While the ancient Greeks first presented the concept of the four elements, the Eastern Asian cultures transformed the idea into a belief in the transmission of energy between elements, to include wood and metal. These elements are represented in grand fashion in Jennifer Higdon’s virtuosic Percussion Concerto, featuring assistant principal percussion Master Gunnery Sgt. Christopher Rose. Higdon composed the concerto in 2005, but transcribed it for band upon Rose’s request and the Marine Band and Rose performed the world premiere of the composer’s transcription on May 10, 2009.
By creating a concerto for percussion, Higdon not only put the soloist in the spotlight, but also the wide array of instruments percussionists employ. Higdon said in her program notes, “From vibraphone and marimba to non-pitched smaller instruments (brake drum, wood blocks, Peking Opera gong), and to the drums themselves. Not only does a percussionist have to perfect playing all of these instruments, but also he or she must make hundreds of decisions regarding the use of sticks and mallets, as there is an infinite variety of possibilities from which to choose.” As patrons will see for themselves, the instruments take up a significant amount of space on stage which creates an additional challenge for the soloist: choreography. “It’s a very physical performance; the movements are almost as important at the notes themselves,” Rose admitted. “It’s just as visual as it is musical. Whenever I have performed this piece, folks always tell me afterward they were silently rooting for me to get to each instrument on time.”

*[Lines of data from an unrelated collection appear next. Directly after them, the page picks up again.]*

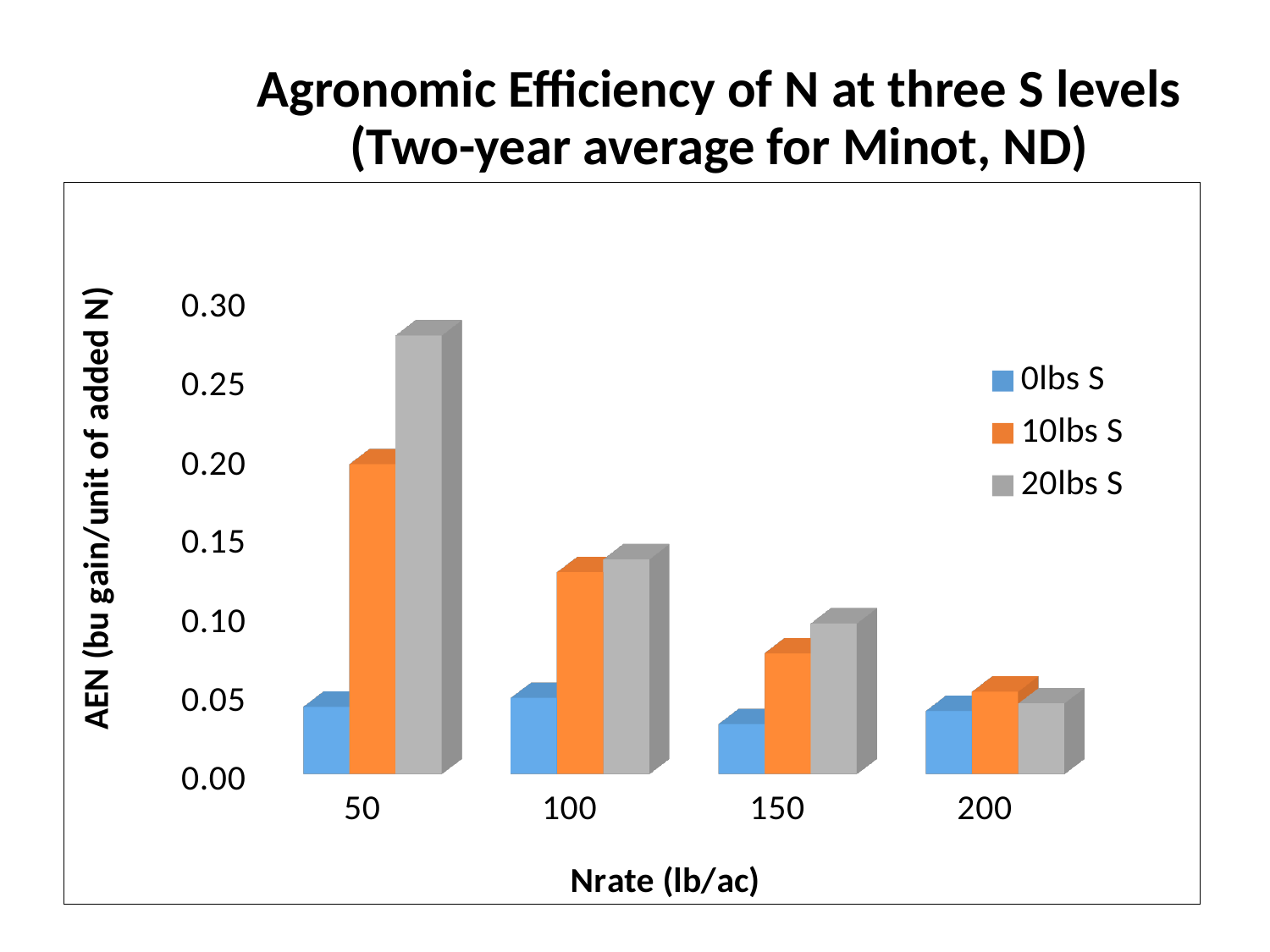
Is the value for 10lbs S at the 150 lb/ac N rate greater or less than 0.10? less Is the value for 10lbs S at the 50 lb/ac N rate greater or less than 0.15? greater Which series has the highest bar at the 50 lb/ac N rate? 20lbs S Is the value for 20lbs S at the 50 lb/ac N rate greater or less than 0.25? greater What kind of chart is shown on the slide? bar chart At which N rate does the 20lbs S series reach its highest value? 50 At which N rate is the 0lbs S bar the lowest? 150 What is the label of the y axis? AEN (bu gain/unit of added N) Does the 20lbs S series rise or fall as the N rate increases from 50 to 200? fall How many series does the legend list? 3 At the 150 lb/ac N rate, which is larger: the 10lbs S bar or the 20lbs S bar? 20lbs S How many N rate categories are shown on the x axis? 4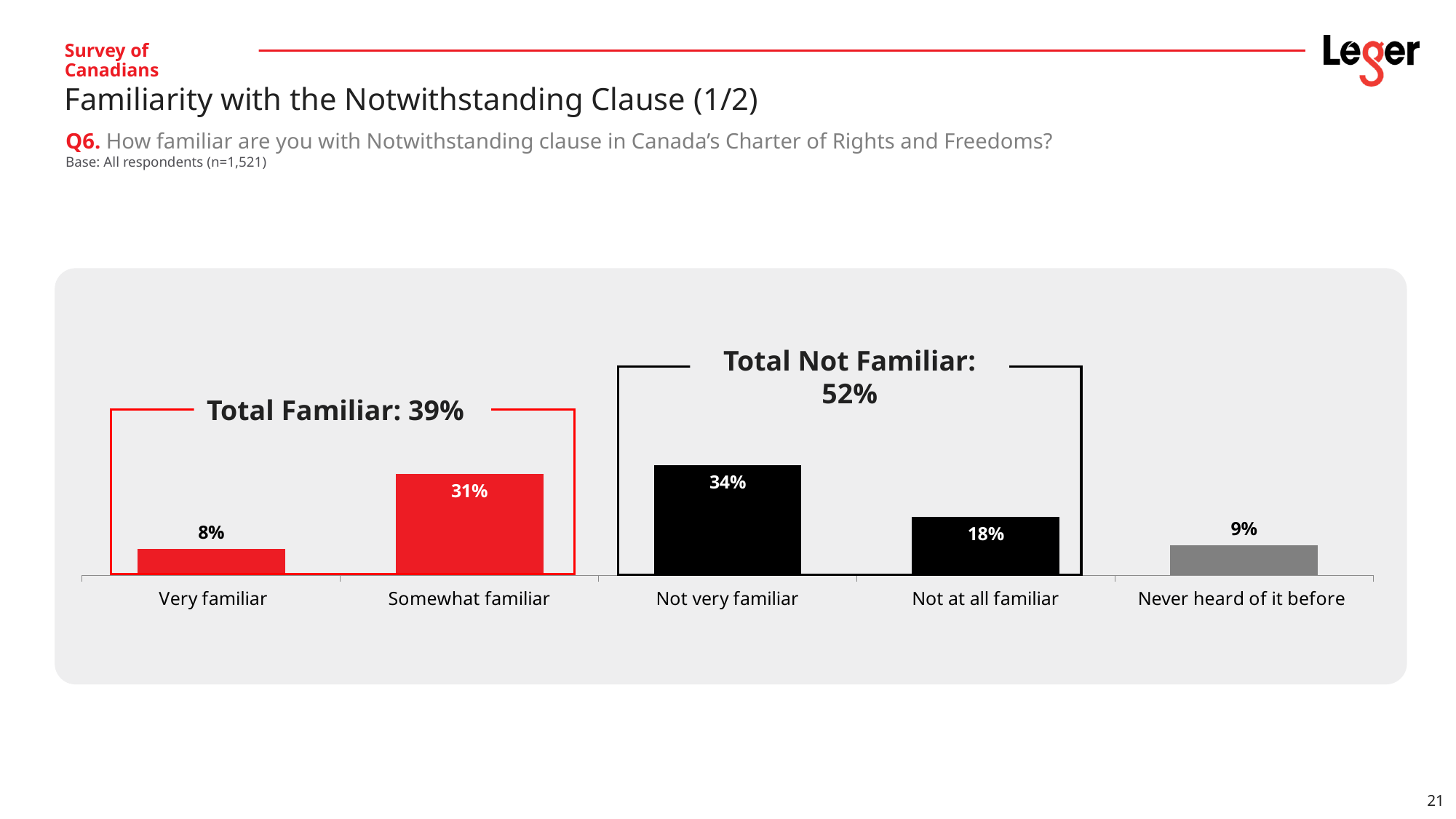
What percentage of respondents are not very familiar with the Notwithstanding clause? 34% Which is larger: the percentage for Somewhat familiar or the percentage for Not at all familiar? Somewhat familiar What percentage of respondents are somewhat familiar with the Notwithstanding clause? 31% What is the difference between the percentage for Not very familiar and the percentage for Not at all familiar? 16% What is the Total Familiar percentage shown on the chart? 39% Which category has the lowest percentage of respondents? Very familiar What is the Total Not Familiar percentage shown on the chart? 52% How many categories are shown on the chart? 5 What kind of chart is shown on the slide? Bar chart Which category has the highest percentage of respondents? Not very familiar What percentage of respondents are very familiar with the Notwithstanding clause? 8% What percentage of respondents have never heard of the Notwithstanding clause before? 9%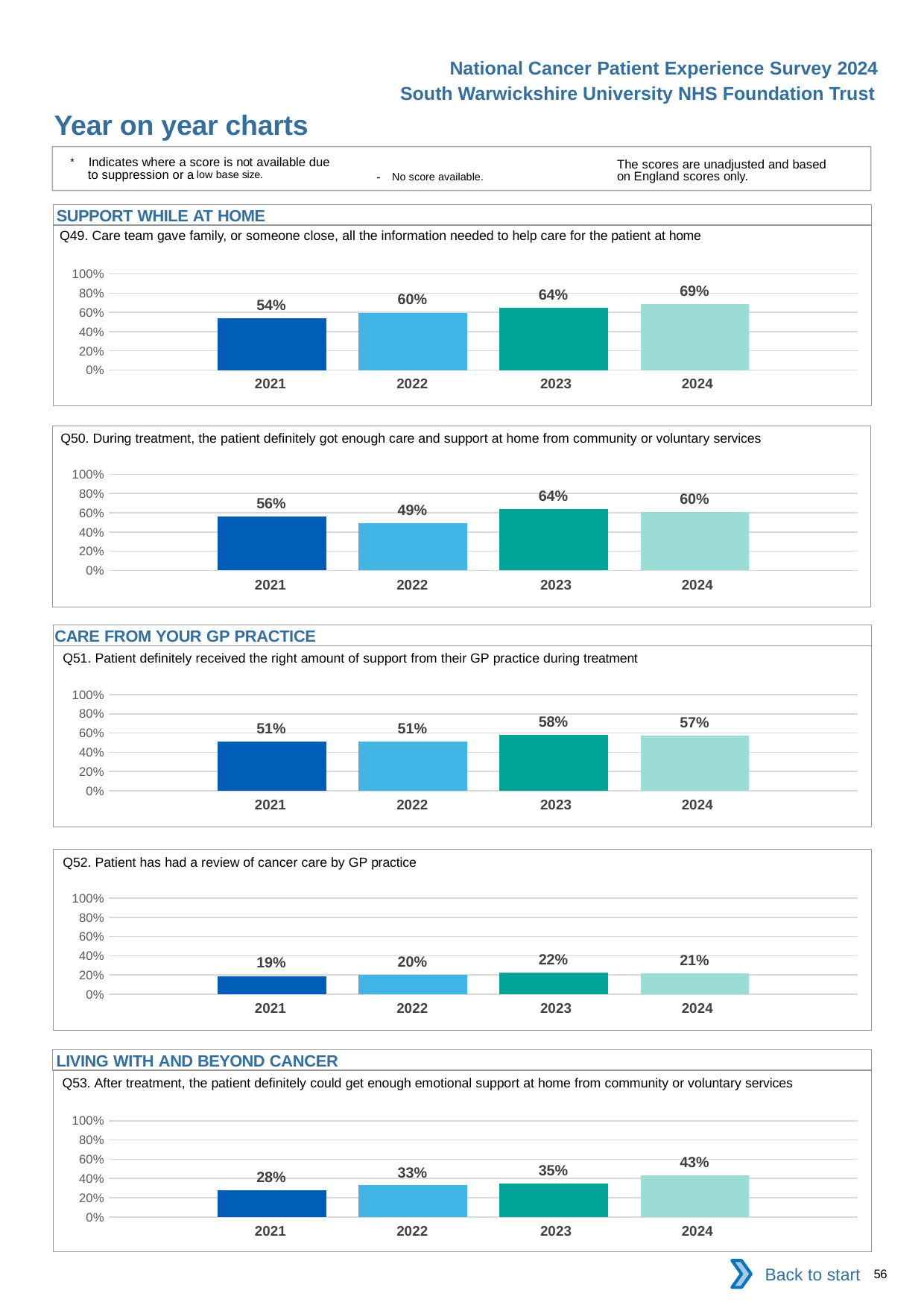
In the Q51 chart, what is the value for 2023? 58% In the Q53 chart, what is the difference between the 2024 and 2021 values? 15% In the Q52 chart, is the value for 2024 greater or less than 40%? less What kind of chart is the Q53 chart? bar chart In the Q49 chart, which year has the lowest value? 2021 In the Q50 chart, which year has the highest value? 2023 In the Q49 chart, what is the value for 2024? 69% In the Q50 chart, what is the difference between the 2023 and 2024 values? 4% In the Q52 chart, what is the value for 2021? 19% In the Q53 chart, do the values rise or fall from 2021 to 2024? rise In the Q50 chart, what is the value for 2022? 49% In the Q51 chart, how many years are plotted? 4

Rose had the opportunity to work with Higdon in preparation for the premiere and he said that although it was intimidating, she had an uncanny way of communicating her ideas without being critical. “As popular as she is, she still is so excited that someone wants to play her music. But she allows the soloists to let their personality show,” Rose said. The intricate cadenza at the end will give Rose the perfect opportunity to display his own personality as he performs the improvised and original passage but he is most looking forward to the interaction between himself, the percussion section, and the ensemble itself. “Her music is difficult but very accessible,” Rose said. “I’m scared to death to perform it again, but as my grandfather used to say, ‘if you aren’t nervous, you aren’t prepared.’
The performance will take place at 2 p.m., Sunday, May 3 at the Dekelboum Concert Hall at the Clarice Smith Performing Arts Center at the University of College Park located at Stadium Drive and Route 192 in College Park, Maryland. The concert is free, no tickets are required and free parking is available.